CANCER OLD DRUGS EXPENDITURE
Why should older drugs have seen such a big increase in expenditure? The answer lies in how drugs are licensed and then subsequently used. If we look at figure 13 to illustrate the breakdown of cancer therapy, we can see that around 40% of patients develop advanced cancer at some stage, and most of whom will ultimately die from the disease. New drugs are generally tested initially in this group of ultimately incurable patients with limited options. In breast cancer, for example, only a minority of patients dies from the disease and hence expenditure on a newly licensed, the end-stage drug will be relatively limited. However, if a drug works well in this group, it will often work better in earlier patients with potentially curable disease at high risk of relapse after their initial therapy. This group makes up around half of the patients who end up with advanced disease. Trials of successful end-stage drugs will thus take place in these patients and if successful the drug will ‘migrate’ into the earlier disease group.

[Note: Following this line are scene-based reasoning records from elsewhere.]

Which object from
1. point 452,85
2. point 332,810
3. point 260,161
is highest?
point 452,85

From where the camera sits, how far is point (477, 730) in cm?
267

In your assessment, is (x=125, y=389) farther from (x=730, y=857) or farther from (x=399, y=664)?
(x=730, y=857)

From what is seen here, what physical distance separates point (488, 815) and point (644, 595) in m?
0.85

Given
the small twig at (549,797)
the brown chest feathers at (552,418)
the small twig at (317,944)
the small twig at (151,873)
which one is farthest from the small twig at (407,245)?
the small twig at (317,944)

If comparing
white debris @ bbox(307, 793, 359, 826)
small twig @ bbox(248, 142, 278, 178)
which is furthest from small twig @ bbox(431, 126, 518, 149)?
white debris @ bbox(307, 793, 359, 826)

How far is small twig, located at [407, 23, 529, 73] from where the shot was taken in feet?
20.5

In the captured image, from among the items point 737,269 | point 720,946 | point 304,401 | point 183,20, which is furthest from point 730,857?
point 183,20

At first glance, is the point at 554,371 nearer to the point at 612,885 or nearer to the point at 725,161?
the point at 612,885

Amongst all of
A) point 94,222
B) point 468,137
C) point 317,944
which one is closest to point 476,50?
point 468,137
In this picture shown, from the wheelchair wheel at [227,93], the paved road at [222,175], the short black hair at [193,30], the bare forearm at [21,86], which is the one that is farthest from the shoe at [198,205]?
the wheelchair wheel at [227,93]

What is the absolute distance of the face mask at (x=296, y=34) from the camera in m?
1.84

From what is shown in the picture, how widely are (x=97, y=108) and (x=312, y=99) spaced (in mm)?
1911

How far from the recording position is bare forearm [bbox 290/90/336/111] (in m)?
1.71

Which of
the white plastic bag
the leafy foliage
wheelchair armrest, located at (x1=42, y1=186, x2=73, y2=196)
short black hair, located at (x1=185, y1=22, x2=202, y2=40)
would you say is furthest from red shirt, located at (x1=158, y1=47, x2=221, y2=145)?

This process is well illustrated by the Herceptin (trastuzumab) story. The drug was shown to prolong survival in advanced breast cancer in 2002. From the beginning, Herceptin has attracted huge publicity. The novel nature of the treatment rapidly became known amongst breast cancer patients leading to a clamour to enter the trials. So great was the demand that a lottery for trial entry had to be set up for interested eligible patients. After the drug obtained a licence, its high price (around £30,000 per year) led to restricted access in the UK and a different sort of lottery – the post-code lottery of UK cancer funding – began for a different group of women. The subsequent highly vocal campaign by women successfully overturned the restrictions but also set a precedent for other groups seeking access to expensive therapies that still bedevils purchasing authorities in the UK in particular.
Subsequent trials in earlier disease showed in 2006 that if given to women with the early high-risk disease after surgery, Herceptin reduced the chances of a disease recurrence by about half compared to previous therapies. The licence for Herceptin was thus extended to this earlier disease group the same year. Unfortunately, we cannot currently identify those who will relapse after surgery and radiotherapy. As most women in the early, high-risk group were already cured by standard therapy, the numbers eligible to receive the drug increased hugely (about four-fold in the UK) – all patients at risk have to be treated, not just those destined to relapse. Following a vocal campaign by women with the disease, the drug was made available on the NHS to all eligible patients.